We are going to do some QoS work. By reserving a DHCP IP address – assigning a consistent private IP address to the phone – we give the router a specific address (always!) for translation. Then we open up some specific ports, but only for that private IP address, thereby keeping the rest of the network secure.
Now The Dirt
Step one, open Airport Utility and log into your router. Then select the Network tab. You’ll see this, but with blank boxes where it says DHCP Reservations and Port Settings …
We are going to reserve an address for your phone here. DHCP reservations are based on MAC address, a kind of serial number for the network interfaces of all devices. So we need to get the MAC address for the Wi-Fi antenna of your phone. To do so, select the Settings icon on said phone, then go to General / About. You should see a screen like below:
Write down the six groups of two letter/number combinations, separate by colons, you see next to “Wi-Fi Address”. Example: A1:2B:C3:4D:E5:6F (yes, fake).
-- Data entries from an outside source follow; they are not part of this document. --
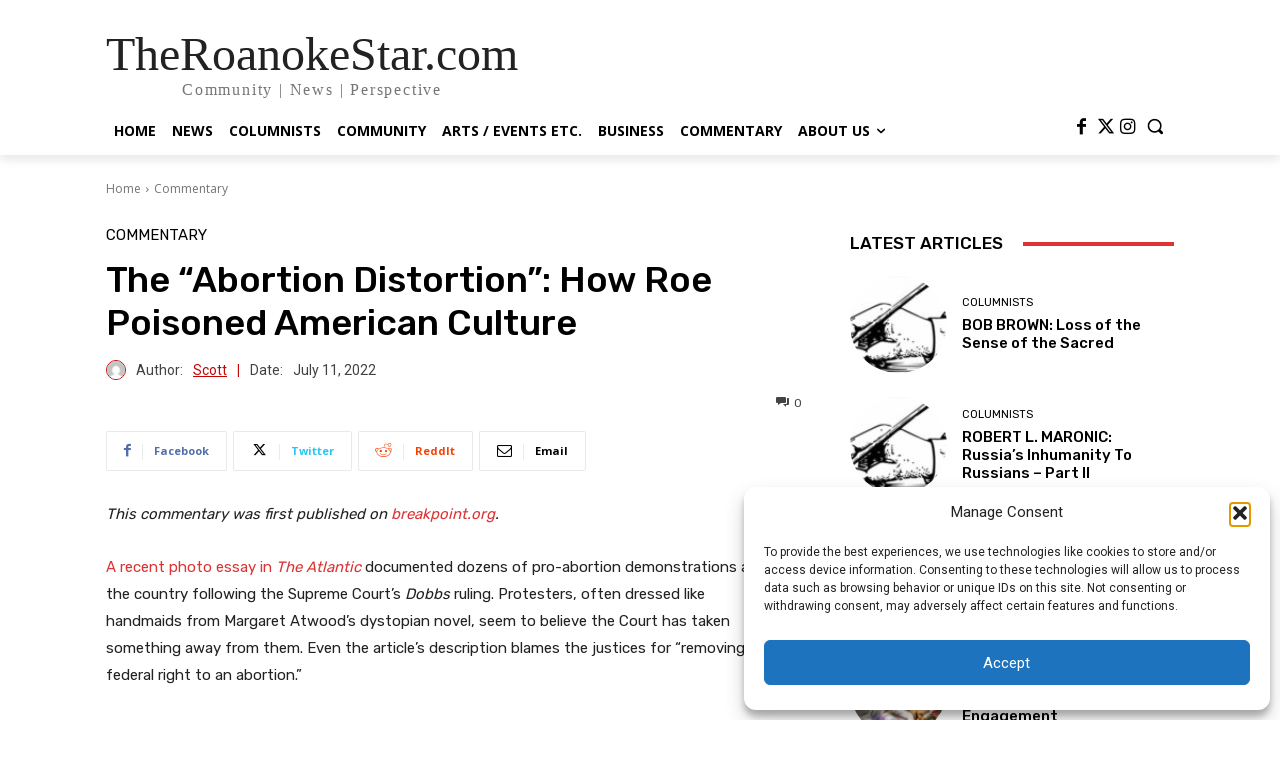

--- FILE ---
content_type: text/html; charset=UTF-8
request_url: https://www.theroanokestar.com/wp-admin/admin-ajax.php?td_theme_name=Newspaper&v=12.6.8
body_size: -525
content:
{"66566":274}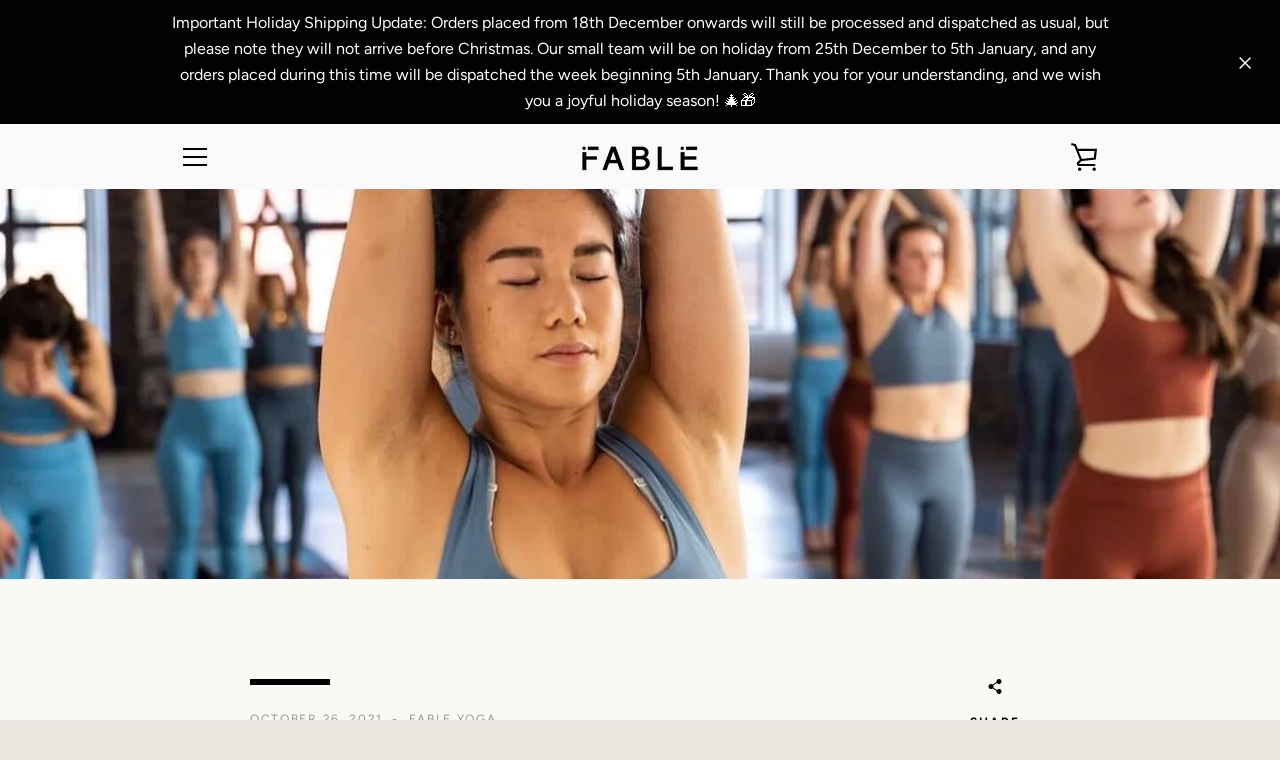

--- FILE ---
content_type: text/javascript
request_url: https://www.fableyoga.com/cdn/shop/t/3/assets/custom.js?v=101612360477050417211576429759
body_size: -735
content:
//# sourceMappingURL=/cdn/shop/t/3/assets/custom.js.map?v=101612360477050417211576429759
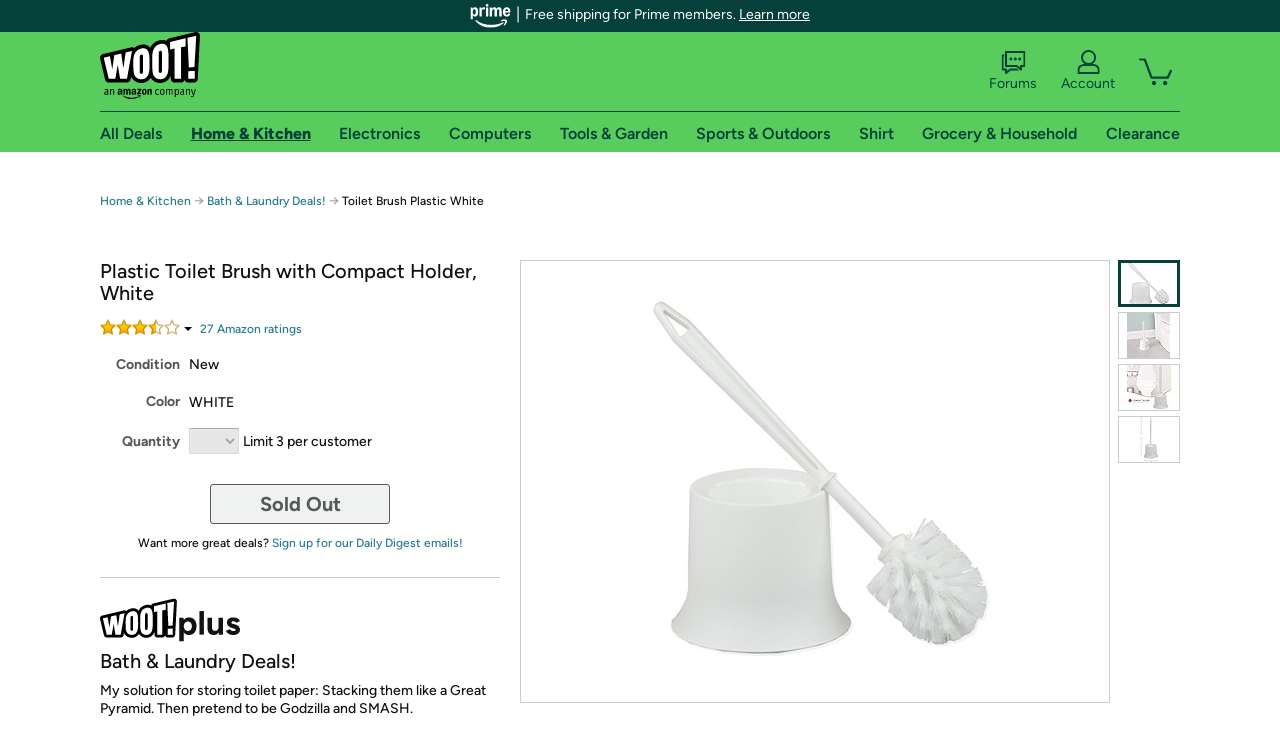

--- FILE ---
content_type: text/xml
request_url: https://sts.us-east-1.amazonaws.com/
body_size: 2042
content:
<AssumeRoleWithWebIdentityResponse xmlns="https://sts.amazonaws.com/doc/2011-06-15/">
  <AssumeRoleWithWebIdentityResult>
    <Audience>us-east-1:9d0ab28f-ed32-4a67-84b0-1a981cafd7fb</Audience>
    <AssumedRoleUser>
      <AssumedRoleId>AROAXUWV4ANCRI2ZNWFVN:cwr</AssumedRoleId>
      <Arn>arn:aws:sts::525508281157:assumed-role/RUM-Monitor-us-east-1-525508281157-0063818041461-Unauth/cwr</Arn>
    </AssumedRoleUser>
    <Provider>cognito-identity.amazonaws.com</Provider>
    <Credentials>
      <AccessKeyId>ASIAXUWV4ANC4VFTEGYO</AccessKeyId>
      <SecretAccessKey>+J+tO6qbfKtE8uGA/W9cJi7oaQ0Jv+intpypbtMY</SecretAccessKey>
      <SessionToken>IQoJb3JpZ2luX2VjEEgaCXVzLWVhc3QtMSJHMEUCICtL3DN8gopZps/CM3qBntGsEeFs2jPzuwHVPnzJ5U8bAiEA5SbDlNx6VEn7AmygWmUX3EAFKxblX2fNoEATynd3az4qhgMIERAAGgw1MjU1MDgyODExNTciDLOwJYXf0c57pf+LIyrjAqhCHbvTdhoT4QX9/EqDsfUi8mKnPmg3dbIfsZz0/gcTgm6Ge96rou7S2az0bD0XLYUNT5FYZdHHJSBREofO8IyaryLJ6xFJ407ncMrJC+gR+NbdR7KmfD3dctPLmIf5OuJqXgrXXWrrCYy5O+lx54VTXICkmOOE4JYC+DVlkifxTU6JNvpwPhDRS4uAB2ynQxh7riTprp3dLj3gUEui+rFM/xwHu5G+EHo1RHU2SeJt5DoJSX1h7V0ZIzkSU4i53Jscym7L6R6PFifJrhDD60vj3pI976tTVEdVxAMexJ0IcQEuhwZO8+qp16ziWq+bynl/JXCjmnFrRuQVEWgMv8370x+cCxlFlxpod3IE4fz4POjOQYDB16PyW9vbSIlmoWDffBuTic7k+Urt+GUPpP/xBQOteF/SDoJmszhZ8ILxBAzp3c47L8uGdK/bH7s9v+ZilwKERZ033symregINT6Jg0MwldfTywY6hQIstdTsN5Wn7nvIXGB2hQ3RCp9YNrum7auJp/tWIojjieTrCg+1atAfLxEwfzCfOVaLHRr4c2Xhh6DJvsVkgbN//[base64]/0VzDtbxobZrlGI/POWW0bBHN6gYiqi07e1fhkgf5LWr9M=</SessionToken>
      <Expiration>2026-01-24T16:56:05Z</Expiration>
    </Credentials>
    <SubjectFromWebIdentityToken>us-east-1:7a5abc03-4577-c091-7ead-4ceb1c6f79d4</SubjectFromWebIdentityToken>
  </AssumeRoleWithWebIdentityResult>
  <ResponseMetadata>
    <RequestId>2938d938-6a0b-4ea3-a93e-2a62e111e5f9</RequestId>
  </ResponseMetadata>
</AssumeRoleWithWebIdentityResponse>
Then, go back to Airport Utility, and under DHCP Reservations select the “+” sign. You will get a dropdown like so …
Enter something in the Description box – I used “phone” because it is so damn original – and select “MAC Address” from the Reserve Address By dropdown. Then enter the MAC address you got from your phone into the next box (it should do the colons for you), and finally an IP address anywhere in the “DHCP Range” from the prior screen. For example, my router’s range is set to 10.0.1.2 to 10.0.1.5, a stingy four IP address; I used the first two for my computers, so the next was 10.0.1.4, which gets assigned to my phone. A clue here … notice that only the last number needs changing. When done there hit save.
Next, we are going to “free up” ports to use with that particular IP address you just assigned to your phone. Start by clicking the “+” under Port Settings, and look for this:
Now remember those Wi-Fi calling ports for iPhones I mentioned earlier? They are 500 and 4500, using UDP (User Datagram Protocol i.e. a topic for another time), and the rest for Apple products can be found here). We are going to do the last action twice, once for each of those port numbers. Just fill in like the above image, replacing my IP address assignment with yours, save and then repeat for the next port by clicking the “+” again like below.
At this point you should be set. All you need to do now is save all changes, usually prompted by exiting Airport Utility (or the admin interface of your favorite router) or hitting the/some “Update” button, at which point your router will reset. It is also a good idea to turn off the Wi-Fi on all devices previously connected to your router, and restart your phone; that phone should pick up the IP address you’ve assigned it from here on out, and your calls over Wi-Fi should be substantially improved.
MG signing off (with a “your welcome”)
Editors note: the author has done QoS tuning on numerous IP telephony systems, including small-scale business phones and some very large interactive voice response platforms in call centers. However, your result may vary, ’cause he doesn’t know absolutely everything and that’s just how disclaimers go.